[Dataset]
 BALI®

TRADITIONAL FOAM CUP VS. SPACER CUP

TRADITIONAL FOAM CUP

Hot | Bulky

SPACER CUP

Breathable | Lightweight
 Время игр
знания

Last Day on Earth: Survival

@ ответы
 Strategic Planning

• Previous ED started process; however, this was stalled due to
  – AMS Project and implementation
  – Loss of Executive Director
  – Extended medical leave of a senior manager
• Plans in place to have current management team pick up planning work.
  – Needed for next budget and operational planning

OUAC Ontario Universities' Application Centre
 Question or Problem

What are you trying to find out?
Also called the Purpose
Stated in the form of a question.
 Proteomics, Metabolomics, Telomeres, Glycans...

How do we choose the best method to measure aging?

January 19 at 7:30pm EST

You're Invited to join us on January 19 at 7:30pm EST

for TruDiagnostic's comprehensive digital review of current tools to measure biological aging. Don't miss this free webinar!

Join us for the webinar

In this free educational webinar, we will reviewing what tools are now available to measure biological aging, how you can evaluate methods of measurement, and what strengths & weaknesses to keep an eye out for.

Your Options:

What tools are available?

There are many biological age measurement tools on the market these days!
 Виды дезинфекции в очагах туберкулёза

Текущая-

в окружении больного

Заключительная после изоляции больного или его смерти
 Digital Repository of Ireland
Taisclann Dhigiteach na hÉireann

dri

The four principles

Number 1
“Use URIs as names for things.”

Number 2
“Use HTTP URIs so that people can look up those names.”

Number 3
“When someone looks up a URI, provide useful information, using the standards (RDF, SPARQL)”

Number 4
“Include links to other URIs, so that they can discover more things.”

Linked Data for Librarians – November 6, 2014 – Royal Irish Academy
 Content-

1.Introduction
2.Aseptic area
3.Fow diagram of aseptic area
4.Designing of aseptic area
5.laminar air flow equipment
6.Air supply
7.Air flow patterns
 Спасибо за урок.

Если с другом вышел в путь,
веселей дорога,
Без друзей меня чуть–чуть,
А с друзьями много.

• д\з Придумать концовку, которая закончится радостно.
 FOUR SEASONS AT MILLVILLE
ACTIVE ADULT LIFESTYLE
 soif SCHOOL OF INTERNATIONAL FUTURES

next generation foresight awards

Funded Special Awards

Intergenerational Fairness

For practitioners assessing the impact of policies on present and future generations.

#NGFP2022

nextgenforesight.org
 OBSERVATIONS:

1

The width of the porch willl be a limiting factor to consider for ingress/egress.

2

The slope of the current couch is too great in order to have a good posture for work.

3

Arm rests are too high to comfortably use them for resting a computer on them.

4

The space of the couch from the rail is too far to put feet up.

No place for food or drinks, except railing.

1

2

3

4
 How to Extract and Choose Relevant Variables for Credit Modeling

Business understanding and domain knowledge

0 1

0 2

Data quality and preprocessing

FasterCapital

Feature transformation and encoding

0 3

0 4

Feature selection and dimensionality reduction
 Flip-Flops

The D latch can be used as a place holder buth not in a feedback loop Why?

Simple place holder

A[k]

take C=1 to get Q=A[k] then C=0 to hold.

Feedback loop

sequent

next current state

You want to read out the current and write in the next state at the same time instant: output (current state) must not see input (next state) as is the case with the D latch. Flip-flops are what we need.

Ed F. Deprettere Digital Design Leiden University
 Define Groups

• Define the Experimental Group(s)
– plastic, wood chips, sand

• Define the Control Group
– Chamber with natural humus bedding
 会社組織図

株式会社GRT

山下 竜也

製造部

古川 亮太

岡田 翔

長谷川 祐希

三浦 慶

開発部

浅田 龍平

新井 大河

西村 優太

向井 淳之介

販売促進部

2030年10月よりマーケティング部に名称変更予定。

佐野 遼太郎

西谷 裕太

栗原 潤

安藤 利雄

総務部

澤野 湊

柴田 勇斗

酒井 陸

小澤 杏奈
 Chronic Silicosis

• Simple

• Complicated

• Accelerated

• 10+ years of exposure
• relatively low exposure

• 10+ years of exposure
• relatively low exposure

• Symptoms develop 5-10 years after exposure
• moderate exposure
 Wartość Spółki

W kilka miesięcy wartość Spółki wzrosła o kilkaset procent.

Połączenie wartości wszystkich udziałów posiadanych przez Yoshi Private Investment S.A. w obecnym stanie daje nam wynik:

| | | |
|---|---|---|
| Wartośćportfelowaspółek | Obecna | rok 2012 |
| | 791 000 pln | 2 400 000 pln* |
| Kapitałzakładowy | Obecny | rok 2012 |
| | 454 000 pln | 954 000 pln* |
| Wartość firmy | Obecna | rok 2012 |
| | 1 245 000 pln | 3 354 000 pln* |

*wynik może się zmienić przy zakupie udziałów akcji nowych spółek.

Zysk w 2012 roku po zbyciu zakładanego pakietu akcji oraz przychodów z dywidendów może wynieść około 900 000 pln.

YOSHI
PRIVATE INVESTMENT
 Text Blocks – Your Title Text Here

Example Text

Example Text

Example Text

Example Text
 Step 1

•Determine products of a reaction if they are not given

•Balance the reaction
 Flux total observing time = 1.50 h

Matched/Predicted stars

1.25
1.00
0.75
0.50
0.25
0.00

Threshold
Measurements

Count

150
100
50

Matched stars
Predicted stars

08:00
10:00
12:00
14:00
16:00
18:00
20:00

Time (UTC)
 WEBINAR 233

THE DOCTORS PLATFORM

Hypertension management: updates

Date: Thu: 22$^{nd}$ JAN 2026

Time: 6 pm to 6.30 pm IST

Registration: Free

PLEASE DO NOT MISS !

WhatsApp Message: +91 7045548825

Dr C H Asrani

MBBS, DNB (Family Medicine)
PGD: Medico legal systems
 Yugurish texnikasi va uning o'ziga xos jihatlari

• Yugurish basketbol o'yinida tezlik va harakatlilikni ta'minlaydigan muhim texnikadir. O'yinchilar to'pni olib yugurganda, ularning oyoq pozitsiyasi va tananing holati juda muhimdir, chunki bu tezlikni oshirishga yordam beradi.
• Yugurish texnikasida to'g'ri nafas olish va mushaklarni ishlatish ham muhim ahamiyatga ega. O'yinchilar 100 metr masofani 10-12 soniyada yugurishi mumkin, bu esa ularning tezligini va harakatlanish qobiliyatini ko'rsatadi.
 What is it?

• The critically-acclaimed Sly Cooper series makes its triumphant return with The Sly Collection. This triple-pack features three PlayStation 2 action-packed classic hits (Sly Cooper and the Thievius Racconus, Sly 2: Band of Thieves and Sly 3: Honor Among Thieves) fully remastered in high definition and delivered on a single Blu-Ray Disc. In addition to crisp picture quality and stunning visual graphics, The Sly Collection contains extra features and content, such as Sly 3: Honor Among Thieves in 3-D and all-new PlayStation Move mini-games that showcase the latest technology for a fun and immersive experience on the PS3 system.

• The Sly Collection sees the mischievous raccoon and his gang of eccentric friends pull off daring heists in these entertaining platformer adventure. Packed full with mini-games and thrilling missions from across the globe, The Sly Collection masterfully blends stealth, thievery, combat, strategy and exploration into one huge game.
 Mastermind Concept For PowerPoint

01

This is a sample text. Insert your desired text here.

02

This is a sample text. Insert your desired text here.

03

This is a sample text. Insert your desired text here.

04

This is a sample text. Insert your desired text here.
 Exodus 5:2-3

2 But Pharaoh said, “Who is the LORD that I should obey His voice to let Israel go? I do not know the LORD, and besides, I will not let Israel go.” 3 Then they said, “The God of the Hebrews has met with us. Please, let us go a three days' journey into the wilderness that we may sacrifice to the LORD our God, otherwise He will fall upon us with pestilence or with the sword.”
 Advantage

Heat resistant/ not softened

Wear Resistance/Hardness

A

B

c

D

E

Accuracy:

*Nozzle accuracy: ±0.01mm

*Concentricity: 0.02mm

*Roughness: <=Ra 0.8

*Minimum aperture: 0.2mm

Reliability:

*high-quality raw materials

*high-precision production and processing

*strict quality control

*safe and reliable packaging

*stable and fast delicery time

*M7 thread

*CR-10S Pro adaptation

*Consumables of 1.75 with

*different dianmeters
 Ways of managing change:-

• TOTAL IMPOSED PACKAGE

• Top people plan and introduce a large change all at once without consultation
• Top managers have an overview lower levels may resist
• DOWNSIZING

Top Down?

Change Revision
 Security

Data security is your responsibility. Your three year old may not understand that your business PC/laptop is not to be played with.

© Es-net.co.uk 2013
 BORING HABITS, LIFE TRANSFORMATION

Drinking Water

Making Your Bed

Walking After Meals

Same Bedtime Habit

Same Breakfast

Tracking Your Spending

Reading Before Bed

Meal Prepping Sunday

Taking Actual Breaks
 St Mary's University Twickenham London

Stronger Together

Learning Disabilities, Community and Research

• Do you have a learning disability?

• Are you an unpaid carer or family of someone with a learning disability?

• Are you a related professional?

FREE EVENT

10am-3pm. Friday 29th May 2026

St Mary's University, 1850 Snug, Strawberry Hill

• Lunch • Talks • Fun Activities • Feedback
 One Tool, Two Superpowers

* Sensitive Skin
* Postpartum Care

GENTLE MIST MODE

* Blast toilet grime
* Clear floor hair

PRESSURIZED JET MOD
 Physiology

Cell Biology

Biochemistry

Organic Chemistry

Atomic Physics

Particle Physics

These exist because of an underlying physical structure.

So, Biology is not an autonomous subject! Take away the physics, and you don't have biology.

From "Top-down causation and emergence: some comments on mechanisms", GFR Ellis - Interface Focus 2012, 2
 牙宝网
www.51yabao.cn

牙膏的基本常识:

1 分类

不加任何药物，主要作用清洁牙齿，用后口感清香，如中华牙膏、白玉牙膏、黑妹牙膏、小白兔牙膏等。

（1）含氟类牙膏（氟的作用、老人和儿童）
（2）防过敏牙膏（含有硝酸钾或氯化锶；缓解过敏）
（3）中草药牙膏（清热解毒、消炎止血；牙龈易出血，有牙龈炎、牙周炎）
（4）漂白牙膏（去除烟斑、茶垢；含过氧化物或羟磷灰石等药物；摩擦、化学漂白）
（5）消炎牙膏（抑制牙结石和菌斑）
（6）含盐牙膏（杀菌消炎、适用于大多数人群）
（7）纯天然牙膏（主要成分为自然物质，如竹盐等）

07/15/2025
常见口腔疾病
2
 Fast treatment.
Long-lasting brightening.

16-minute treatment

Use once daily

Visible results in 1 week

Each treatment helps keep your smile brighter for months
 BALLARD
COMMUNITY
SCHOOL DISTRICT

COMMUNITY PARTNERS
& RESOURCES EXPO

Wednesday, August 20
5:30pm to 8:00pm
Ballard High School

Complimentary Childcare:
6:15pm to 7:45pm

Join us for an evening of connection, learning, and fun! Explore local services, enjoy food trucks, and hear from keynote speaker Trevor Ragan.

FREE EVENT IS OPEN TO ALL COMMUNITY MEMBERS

[Exercise requirements] Count the lines above in which the string "current" occurs. Give that number and nothing else.

[Reply to the exercise] 5